ERM – A minha percepção é que os cientistas estão buscando os artistas. Fazer amizades, ouvir... E acho que agora aquele preconceito que se tinha do artista, um sujeito vagabundo, um sujeito que não pensa, anti-social, que fica trancado no seu quarto a pensar a sua música meio louco, etc, se esbateu ou mesmo deixou de existir. Hoje o artista está mais preocupado com os avanços tecnológicos que o próprio cientista.

JU – Quer dizer que também a arte está a meter-se na voragem de gerar novas criaturas também elas tecnomórficas?

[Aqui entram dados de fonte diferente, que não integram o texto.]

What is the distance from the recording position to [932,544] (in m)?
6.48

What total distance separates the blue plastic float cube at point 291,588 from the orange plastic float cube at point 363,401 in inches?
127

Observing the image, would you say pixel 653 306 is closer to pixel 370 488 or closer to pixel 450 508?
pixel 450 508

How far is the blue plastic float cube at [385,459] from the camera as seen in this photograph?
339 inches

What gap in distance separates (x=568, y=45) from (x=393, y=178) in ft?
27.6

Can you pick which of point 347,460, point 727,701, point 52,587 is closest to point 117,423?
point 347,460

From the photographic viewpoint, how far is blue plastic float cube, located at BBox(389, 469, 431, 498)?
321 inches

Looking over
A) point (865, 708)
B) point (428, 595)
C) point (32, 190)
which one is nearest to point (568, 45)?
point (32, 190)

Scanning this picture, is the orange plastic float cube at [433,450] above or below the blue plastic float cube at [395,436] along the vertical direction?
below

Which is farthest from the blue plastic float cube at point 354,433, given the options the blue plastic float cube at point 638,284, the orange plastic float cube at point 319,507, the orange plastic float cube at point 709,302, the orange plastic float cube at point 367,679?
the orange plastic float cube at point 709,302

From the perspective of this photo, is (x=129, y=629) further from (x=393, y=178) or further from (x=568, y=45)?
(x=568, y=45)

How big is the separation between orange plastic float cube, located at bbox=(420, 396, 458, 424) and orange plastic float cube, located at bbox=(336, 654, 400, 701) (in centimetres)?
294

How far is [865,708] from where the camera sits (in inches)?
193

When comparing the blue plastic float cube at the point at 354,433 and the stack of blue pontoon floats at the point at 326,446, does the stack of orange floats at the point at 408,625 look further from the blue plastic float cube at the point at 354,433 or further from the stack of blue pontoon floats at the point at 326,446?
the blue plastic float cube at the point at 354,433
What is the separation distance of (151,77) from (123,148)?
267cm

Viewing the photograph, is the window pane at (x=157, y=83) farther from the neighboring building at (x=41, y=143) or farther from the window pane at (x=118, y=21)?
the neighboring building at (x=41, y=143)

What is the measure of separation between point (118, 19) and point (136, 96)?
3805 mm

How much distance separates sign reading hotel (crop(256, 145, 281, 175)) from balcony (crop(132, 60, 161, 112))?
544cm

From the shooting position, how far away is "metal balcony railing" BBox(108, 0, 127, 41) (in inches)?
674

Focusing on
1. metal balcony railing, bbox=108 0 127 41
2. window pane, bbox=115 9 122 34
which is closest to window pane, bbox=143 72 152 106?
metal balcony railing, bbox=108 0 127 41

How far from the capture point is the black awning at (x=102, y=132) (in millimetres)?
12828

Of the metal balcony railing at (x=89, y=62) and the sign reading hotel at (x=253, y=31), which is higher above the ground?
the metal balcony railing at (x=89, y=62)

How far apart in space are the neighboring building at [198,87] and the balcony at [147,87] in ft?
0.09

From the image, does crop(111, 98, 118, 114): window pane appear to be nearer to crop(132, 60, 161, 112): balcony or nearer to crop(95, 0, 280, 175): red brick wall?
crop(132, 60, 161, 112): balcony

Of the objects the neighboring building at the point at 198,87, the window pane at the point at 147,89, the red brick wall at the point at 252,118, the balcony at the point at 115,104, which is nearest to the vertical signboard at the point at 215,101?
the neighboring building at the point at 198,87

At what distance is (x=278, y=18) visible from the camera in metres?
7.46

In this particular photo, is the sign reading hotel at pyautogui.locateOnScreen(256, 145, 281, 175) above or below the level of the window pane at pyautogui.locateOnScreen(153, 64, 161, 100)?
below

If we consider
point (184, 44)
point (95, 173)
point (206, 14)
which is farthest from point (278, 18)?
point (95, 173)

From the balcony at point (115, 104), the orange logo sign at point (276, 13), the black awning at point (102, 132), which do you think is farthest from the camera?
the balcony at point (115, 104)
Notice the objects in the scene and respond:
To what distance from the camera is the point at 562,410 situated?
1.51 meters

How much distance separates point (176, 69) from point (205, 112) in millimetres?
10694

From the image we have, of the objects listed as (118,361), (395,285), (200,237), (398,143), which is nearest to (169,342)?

ERM – Por mais que nós criemos esses seres, eu acho que essa criação nos vai revelar outros aspectos da nossa humanidade. Penso que isso nos torna mais humanos do que nós somos. Nós estamos aprimorando o conceito de inteligência cada vez mais, justamente porque estamos criando máquinas que ainda não são inteligentes porque nós mudámos o conceito de inteligência. Temos o exemplo da calculadora. Antes, fazer um cálculo aritmético era sinal de inteligência, hoje fazer contas não é sequer necessário porque existe uma máquina que as faz por nós. Então a inteligência é alguma coisa mais. A inteligência hoje é exactamente o que não era considerado a inteligência no passado, que é a emoção. Assim a inteligência, na verdade, não é a racionalidade, mas é a capacidade do ser humano ser emotivo. Diria que a razão pode ser simulada por uma máquina, ao passo que a emoção ainda não.

JU – O nosso contexto sendo cada vez mais tecnológico não está a desencadear mutações na nossa sensibilidade?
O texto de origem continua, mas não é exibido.